Cat Island contains the highest point in the entire Bahamian archipelago—Mount Alvernia at 207 feet—yet remains one of the least developed islands economically. This inverts the usual correlation between geographic prominence and economic importance. The mountain itself is topped by The Hermitage, a miniature monastery hand-built in 1939 by Father Jerome, a Catholic priest who chose isolation over congregation. The symbolism is difficult to miss: Cat Island's peak is marked not by resort development or infrastructure but by a monument to solitude.

The island produces people far more successfully than it retains them. Sidney Poitier, the first Black actor to win an Academy Award, grew up in Arthur's Town before leaving for Nassau and eventually Hollywood. Philip Davis, current Prime Minister of the Bahamas, also comes from Cat Island. The pattern repeats across generations: the island's 1,522 residents (2010 census) represent a population that has been declining for decades as young people leave for Nassau or abroad. Cat Island exports human capital without capturing the returns.

What remains is a highly specialized niche economy. The island harvests cascarilla bark (Croton eluteria) for export to Italy, where it becomes a key ingredient in Campari and pharmaceutical products. This is endemic specialization taken to an extreme—Cat Island supplies a specific aromatic bark for a specific Italian bitter liquor. The crop requires minimal infrastructure, tolerates poor soil, and generates income without attracting the industrial agriculture that would transform the island. Cascarilla is the perfect crop for a place that wants to stay small.

Tourism exists but deliberately avoids scale. No large resorts, no cruise ports, no high-rises—only boutique properties and locally owned lodges serving visitors who specifically seek underdevelopment. The 2024-2025 infrastructure upgrades—a new airport terminal in Arthur's Town, runway resurfacing, two desalination plants—represent the minimum investment required to prevent complete economic collapse rather than a foundation for growth. Combined GDP for Cat Island, Rum Cay, and San Salvador totaled $58 million in 2024, up 16% from the prior year but still a fraction of what Bimini or Eleuthera generate.

Loyalists fleeing the American Revolution settled Cat Island in 1783, establishing cotton plantations that briefly made the island wealthy. The plantations failed when the soil depleted and slavery ended. What replaced them was slash-and-burn subsistence farming and the cascarilla trade—economic activities that sustain a small population without attracting outside capital. This is path dependence of a particular kind: early failure locked in low-intensity land use, which preserved the tranquility that now defines the island's tourism brand.

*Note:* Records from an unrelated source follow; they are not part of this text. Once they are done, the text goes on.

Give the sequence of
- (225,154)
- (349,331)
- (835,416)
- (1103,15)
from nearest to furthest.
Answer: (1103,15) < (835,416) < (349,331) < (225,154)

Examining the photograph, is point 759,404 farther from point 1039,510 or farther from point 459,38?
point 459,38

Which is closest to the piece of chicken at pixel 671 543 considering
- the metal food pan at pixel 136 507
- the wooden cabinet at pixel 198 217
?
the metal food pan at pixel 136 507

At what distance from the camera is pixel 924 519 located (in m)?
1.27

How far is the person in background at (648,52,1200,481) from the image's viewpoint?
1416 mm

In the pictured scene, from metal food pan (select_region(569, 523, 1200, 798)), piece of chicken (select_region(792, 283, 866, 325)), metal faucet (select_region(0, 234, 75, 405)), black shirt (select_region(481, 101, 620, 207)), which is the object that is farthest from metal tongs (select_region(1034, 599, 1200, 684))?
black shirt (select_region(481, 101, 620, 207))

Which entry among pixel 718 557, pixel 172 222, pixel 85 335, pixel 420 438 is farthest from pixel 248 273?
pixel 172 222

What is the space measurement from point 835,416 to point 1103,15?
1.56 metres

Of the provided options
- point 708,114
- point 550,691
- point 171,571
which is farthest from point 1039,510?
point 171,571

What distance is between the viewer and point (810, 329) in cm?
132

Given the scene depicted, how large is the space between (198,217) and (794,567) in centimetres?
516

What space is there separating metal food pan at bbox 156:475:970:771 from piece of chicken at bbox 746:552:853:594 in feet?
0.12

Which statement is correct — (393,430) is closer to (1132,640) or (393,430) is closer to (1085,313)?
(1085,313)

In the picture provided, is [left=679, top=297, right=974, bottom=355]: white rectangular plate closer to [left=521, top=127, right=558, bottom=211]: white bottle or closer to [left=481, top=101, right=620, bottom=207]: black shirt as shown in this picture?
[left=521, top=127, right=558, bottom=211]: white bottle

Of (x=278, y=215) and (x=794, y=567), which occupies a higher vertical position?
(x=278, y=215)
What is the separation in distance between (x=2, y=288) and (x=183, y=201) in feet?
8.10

By 2026, Cat Island faces a question about whether its current trajectory is sustainable or terminal. The population continues aging as youth leave. The cascarilla market remains small and specialized. Tourism attracts visitors who explicitly don't want development, creating a constituency against growth. The island has found a stable low-energy state—economically peripheral but ecologically preserved, producing famous individuals who leave and niche crops for Italian liquor. Whether this represents successful adaptation or slow extinction depends on whether you measure success by GDP or by the survival of tranquility as an economic resource in an increasingly developed archipelago.